#### [Task directions]
Write out, word for word, the lines in the records below, starting with the line that contains "this 1011×674 image." and going on through the line that contains "destroyed car [728, 342, 1011, 516]", with both of those lines included.
>> Begin Exercise material
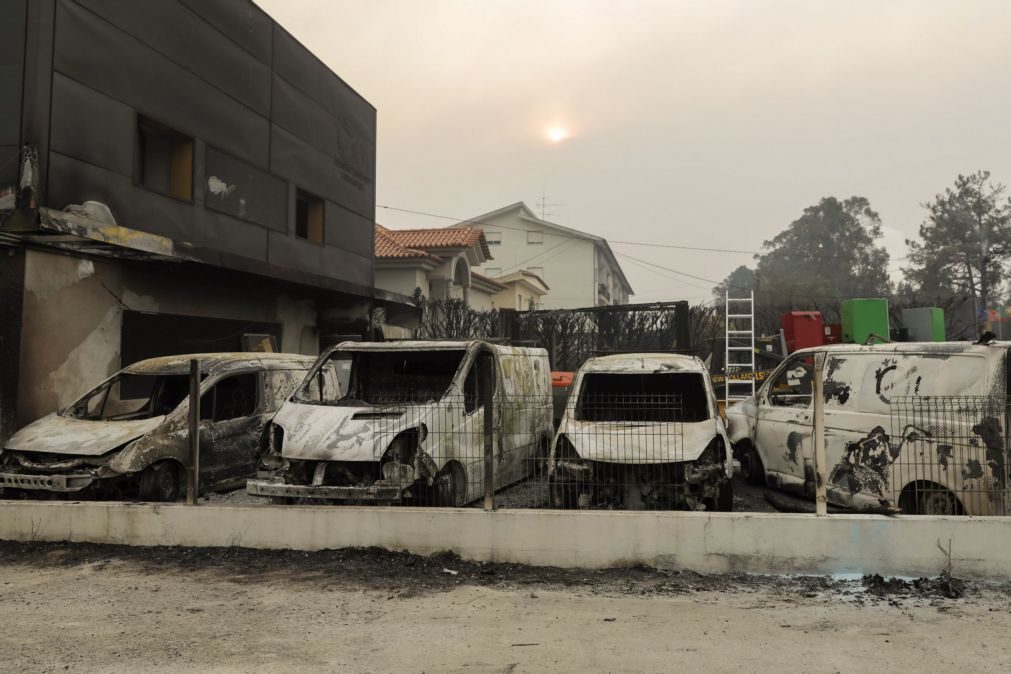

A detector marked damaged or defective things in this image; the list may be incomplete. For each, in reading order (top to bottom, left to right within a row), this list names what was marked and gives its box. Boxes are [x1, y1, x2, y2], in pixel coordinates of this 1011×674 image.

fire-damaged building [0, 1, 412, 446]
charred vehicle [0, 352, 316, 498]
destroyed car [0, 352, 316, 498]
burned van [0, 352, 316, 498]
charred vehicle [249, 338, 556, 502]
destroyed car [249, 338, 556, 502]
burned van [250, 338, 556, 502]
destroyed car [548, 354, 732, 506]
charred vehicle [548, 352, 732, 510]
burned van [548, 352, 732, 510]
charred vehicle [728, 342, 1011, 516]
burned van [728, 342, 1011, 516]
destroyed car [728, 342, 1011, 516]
>> End Exercise material
>> Begin Exercise material
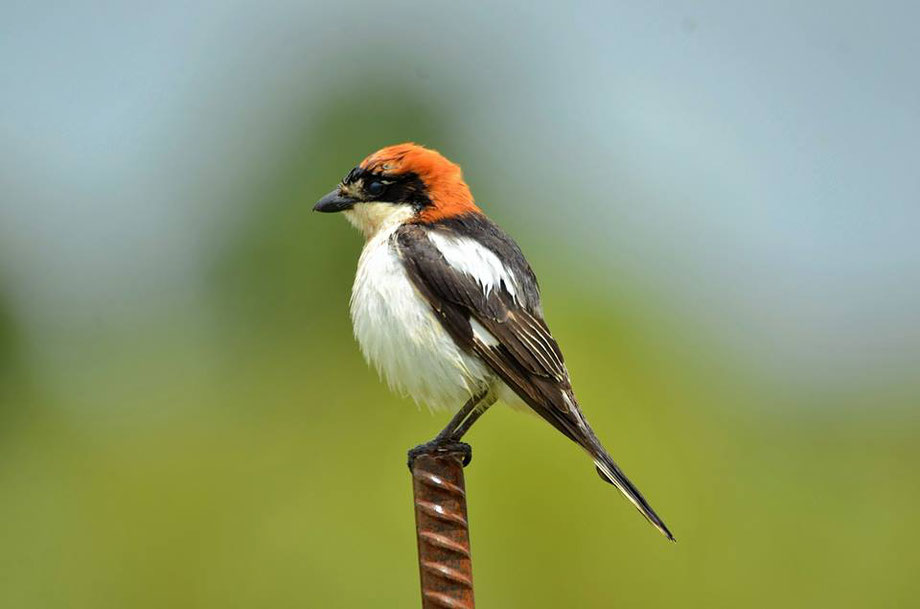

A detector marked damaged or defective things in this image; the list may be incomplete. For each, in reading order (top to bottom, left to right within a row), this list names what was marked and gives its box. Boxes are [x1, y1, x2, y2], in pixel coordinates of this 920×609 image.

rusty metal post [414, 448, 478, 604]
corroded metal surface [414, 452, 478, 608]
>> End Exercise material
#### [Correct response]
A detector marked damaged or defective things in this image; the list may be incomplete. For each, in reading order (top to bottom, left to right within a row), this list names what was marked and gives its box. Boxes are [x1, y1, x2, y2], in pixel coordinates of this 1011×674 image.

fire-damaged building [0, 1, 412, 446]
charred vehicle [0, 352, 316, 498]
destroyed car [0, 352, 316, 498]
burned van [0, 352, 316, 498]
charred vehicle [249, 338, 556, 502]
destroyed car [249, 338, 556, 502]
burned van [250, 338, 556, 502]
destroyed car [548, 354, 732, 506]
charred vehicle [548, 352, 732, 510]
burned van [548, 352, 732, 510]
charred vehicle [728, 342, 1011, 516]
burned van [728, 342, 1011, 516]
destroyed car [728, 342, 1011, 516]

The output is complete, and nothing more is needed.